§ TASK DETAILS
Decide whether each statement below agrees with the passage on the power of pardon, answering yes or no and quoting the words of the passage that settle it. 1. In Swaran Singh v. State of U.P., a person convicted for murder was granted pardon within two years. 2. The power of pardon is described as a subjective act of private mercy. 3. In Narayan Dutt and others v State of Punjab, the Punjab Governor's observations on the convicts' innocence were found acceptable.
##### DOCUMENT SEGMENT
The executive’s decisions may be influenced by the political compulsions of the day. In Epuru Sudhakar v State of AP (2006) 8 SCC 1, where the SC quashed pardon granted by AP Governor, the report submitted before the governor had a mention that the convict was a “good Congress worker”. In Swaran Singh v. State of U.P. (1998 (4) SCC 75) , a person convicted for murder was granted pardon within a period of two years on the basis of positive recommendations by the Government. Governors’ blind obedience to such politically motivated recommendations is demeaning to the high constitutional post.
Power of pardon is not a subjective act of private mercy. It is a constitutional power, which has to be exercised for public welfare. It is vested in the President or the Governor,not for the benefit of the convict only, but for the welfare of the people who may insist on the performance of the duty. This discretion, therefore, has to be exercised on public consideration alone. The executive power of pardon is intended to mitigate undue hardship in exceptional circumstances.
In Narayan Dutt and others v State of Punjab (2011) 4 SCC 353, the SC noted that the Punjab Governor had entered into examination of merits of the case while granting pardon to murder convicts, and made observations regarding their innocence. This was found to be a wholly impermissible exercise, as it is within the exclusive domain of the Court to decide on the guilt of a person. The exercise of power of pardon does not overturn the judicial order of conviction. It operates on a different plane, which mitigates or set aside the punishment for a crime, eliminating the effect of conviction without addressing the merits of conviction.
##########
##### DATA PROVIDED
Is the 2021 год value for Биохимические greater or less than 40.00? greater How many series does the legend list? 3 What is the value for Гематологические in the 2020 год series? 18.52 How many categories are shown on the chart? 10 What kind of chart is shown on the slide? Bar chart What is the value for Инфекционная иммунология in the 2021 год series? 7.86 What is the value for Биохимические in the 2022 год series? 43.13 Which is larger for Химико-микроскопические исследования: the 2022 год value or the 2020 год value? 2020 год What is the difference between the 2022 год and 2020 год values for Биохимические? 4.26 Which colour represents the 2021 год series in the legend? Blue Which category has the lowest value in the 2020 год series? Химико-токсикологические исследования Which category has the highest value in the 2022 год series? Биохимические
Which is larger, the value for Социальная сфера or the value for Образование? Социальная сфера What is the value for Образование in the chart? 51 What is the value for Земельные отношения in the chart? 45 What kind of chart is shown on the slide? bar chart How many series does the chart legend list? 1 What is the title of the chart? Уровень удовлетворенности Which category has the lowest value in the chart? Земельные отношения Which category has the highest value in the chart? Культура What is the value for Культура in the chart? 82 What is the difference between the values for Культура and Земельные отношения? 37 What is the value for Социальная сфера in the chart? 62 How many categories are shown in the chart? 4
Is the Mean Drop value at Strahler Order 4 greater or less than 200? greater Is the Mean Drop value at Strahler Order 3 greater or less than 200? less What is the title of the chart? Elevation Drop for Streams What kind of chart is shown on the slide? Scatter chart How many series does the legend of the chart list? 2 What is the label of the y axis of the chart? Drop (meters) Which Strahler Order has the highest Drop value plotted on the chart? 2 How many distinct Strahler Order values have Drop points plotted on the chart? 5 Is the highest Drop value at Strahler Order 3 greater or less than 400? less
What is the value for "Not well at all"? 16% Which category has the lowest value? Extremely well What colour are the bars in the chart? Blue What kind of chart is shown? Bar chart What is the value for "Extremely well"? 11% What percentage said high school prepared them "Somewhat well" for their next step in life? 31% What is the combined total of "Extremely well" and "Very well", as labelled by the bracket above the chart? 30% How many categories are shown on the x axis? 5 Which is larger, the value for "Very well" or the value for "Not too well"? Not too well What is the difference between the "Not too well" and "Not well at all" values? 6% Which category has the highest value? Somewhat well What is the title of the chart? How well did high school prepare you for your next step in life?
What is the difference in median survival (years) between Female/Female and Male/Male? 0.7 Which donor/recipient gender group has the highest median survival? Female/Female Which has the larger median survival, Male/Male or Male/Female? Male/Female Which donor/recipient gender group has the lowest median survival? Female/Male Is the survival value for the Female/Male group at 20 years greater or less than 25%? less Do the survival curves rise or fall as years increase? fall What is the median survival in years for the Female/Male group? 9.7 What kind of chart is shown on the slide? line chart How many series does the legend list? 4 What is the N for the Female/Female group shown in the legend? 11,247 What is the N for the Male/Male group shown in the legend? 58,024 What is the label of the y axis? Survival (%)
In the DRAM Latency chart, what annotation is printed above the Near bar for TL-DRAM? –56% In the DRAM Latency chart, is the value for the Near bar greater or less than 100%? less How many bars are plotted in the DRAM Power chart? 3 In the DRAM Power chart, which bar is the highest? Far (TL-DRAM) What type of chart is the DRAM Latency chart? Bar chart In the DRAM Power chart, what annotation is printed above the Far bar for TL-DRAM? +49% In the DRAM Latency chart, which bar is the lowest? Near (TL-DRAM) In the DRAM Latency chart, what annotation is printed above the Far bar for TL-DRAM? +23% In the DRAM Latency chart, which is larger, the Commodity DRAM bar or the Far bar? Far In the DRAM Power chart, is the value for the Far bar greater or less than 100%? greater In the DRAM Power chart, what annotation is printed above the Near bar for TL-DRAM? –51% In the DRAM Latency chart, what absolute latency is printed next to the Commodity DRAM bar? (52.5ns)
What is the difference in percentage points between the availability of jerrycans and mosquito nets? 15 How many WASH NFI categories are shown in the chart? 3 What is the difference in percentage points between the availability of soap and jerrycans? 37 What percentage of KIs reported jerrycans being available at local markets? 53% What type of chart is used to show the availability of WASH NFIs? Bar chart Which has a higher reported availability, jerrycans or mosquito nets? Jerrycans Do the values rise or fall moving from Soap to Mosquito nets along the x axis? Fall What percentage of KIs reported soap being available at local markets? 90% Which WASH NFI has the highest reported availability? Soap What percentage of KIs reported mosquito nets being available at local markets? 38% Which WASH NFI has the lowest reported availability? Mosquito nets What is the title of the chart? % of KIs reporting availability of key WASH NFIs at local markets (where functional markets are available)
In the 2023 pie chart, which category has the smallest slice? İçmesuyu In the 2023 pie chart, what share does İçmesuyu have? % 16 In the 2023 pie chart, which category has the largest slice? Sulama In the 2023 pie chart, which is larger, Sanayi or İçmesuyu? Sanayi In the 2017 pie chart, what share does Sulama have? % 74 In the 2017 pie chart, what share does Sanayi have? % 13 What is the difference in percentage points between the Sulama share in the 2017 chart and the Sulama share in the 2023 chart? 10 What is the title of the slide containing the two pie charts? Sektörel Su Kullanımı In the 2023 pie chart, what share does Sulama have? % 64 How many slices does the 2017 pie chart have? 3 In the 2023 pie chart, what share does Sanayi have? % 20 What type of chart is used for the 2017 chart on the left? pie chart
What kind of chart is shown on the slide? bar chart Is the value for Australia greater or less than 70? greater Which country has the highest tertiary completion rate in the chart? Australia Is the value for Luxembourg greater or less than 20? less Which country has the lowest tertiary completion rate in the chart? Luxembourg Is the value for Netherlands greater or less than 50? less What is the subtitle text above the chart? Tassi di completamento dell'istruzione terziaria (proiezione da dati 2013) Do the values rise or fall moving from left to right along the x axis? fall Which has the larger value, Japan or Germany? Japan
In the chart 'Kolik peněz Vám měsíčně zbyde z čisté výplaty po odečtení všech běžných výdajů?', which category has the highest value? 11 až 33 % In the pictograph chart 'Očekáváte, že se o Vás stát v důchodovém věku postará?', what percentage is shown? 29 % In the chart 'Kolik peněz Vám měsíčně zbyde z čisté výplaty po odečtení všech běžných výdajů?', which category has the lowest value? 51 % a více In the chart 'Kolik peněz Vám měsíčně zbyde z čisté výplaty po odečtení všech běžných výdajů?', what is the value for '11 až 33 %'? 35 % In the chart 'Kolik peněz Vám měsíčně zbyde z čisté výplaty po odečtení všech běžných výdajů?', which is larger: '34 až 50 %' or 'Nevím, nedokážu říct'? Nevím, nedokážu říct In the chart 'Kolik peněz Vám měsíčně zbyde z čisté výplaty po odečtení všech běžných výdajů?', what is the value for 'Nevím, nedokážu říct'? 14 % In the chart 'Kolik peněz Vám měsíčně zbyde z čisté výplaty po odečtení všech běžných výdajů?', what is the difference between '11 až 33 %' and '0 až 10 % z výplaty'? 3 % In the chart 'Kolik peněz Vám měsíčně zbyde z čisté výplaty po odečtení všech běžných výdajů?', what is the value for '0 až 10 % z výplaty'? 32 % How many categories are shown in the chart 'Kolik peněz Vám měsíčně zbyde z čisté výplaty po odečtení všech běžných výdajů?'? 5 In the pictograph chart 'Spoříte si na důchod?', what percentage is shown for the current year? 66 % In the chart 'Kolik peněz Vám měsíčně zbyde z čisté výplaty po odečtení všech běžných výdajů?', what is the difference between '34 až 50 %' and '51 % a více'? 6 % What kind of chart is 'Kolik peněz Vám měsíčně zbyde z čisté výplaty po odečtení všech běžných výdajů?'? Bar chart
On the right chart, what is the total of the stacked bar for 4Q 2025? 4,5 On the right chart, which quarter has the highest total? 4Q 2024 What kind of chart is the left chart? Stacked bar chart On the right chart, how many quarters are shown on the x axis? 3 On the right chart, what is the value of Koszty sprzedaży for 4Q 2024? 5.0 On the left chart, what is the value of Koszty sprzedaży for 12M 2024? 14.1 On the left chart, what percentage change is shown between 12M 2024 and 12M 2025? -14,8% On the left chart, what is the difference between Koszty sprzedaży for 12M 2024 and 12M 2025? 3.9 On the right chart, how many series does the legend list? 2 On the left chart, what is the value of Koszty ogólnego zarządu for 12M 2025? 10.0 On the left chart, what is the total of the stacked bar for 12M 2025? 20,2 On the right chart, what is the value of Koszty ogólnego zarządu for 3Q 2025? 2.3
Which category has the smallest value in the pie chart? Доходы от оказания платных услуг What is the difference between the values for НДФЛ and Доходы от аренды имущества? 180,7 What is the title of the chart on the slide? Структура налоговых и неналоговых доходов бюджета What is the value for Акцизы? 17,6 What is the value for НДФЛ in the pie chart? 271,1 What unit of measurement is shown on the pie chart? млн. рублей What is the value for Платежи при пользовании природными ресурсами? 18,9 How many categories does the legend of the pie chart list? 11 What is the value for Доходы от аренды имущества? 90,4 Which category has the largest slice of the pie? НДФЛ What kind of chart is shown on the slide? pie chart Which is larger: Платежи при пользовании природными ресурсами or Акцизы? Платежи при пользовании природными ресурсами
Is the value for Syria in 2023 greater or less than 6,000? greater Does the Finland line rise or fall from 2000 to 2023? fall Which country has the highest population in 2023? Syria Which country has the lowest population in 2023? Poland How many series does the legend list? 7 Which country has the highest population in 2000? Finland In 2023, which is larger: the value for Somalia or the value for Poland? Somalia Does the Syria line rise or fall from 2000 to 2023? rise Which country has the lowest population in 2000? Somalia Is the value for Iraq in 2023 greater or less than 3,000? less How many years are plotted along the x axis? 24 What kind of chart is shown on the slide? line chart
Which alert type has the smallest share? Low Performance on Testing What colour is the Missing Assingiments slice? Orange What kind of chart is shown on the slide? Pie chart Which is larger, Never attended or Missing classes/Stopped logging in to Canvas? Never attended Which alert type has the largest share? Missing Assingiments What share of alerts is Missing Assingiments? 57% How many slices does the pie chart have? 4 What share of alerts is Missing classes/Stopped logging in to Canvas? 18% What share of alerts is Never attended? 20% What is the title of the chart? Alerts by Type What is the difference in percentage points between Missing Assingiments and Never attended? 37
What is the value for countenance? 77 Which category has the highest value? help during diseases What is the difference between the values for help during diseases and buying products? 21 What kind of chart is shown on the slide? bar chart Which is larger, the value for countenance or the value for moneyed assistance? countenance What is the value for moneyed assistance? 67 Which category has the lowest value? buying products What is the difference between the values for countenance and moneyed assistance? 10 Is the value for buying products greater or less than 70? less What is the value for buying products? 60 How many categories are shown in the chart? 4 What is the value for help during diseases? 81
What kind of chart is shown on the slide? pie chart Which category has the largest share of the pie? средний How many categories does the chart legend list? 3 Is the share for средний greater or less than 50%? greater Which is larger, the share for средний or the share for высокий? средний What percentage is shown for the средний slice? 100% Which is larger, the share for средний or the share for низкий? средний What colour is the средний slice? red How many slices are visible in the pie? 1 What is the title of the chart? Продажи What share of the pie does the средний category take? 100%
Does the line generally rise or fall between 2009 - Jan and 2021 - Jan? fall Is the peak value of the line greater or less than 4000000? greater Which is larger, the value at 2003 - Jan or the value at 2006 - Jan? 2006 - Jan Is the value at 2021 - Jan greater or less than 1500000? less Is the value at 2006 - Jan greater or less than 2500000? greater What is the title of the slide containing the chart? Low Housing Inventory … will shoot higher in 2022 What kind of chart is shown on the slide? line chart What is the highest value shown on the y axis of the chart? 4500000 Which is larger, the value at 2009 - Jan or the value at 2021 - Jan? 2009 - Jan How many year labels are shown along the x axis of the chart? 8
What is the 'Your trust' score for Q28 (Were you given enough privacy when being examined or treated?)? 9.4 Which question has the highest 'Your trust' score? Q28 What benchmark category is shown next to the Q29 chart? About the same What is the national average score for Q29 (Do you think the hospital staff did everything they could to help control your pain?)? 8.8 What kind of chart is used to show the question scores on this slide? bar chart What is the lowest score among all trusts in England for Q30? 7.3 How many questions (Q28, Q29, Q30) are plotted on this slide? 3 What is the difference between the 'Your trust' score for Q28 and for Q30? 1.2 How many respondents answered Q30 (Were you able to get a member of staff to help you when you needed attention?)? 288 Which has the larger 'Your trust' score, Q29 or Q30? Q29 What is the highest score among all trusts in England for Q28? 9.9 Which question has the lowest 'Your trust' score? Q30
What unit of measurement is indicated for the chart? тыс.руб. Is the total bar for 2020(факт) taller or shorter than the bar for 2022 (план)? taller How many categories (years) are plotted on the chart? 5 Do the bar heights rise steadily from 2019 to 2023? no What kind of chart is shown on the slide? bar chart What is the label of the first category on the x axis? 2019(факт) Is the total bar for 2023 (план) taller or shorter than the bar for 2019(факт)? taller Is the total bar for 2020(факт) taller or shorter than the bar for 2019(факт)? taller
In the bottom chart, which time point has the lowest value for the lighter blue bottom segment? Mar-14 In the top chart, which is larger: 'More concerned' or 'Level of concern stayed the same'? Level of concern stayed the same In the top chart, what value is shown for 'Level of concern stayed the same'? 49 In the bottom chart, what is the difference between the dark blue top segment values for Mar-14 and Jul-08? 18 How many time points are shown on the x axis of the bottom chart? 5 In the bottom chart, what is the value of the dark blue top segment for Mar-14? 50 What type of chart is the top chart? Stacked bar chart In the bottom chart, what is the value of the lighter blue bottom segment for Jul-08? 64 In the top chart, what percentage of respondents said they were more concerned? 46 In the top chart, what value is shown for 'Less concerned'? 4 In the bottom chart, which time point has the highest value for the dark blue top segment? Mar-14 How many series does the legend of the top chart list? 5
##########
§ WRITTEN ANSWER
1. Yes: "a person convicted for murder was granted pardon within a period of two years"
2. No: "Power of pardon is not a subjective act of private mercy."
3. No: "This was found to be a wholly impermissible exercise"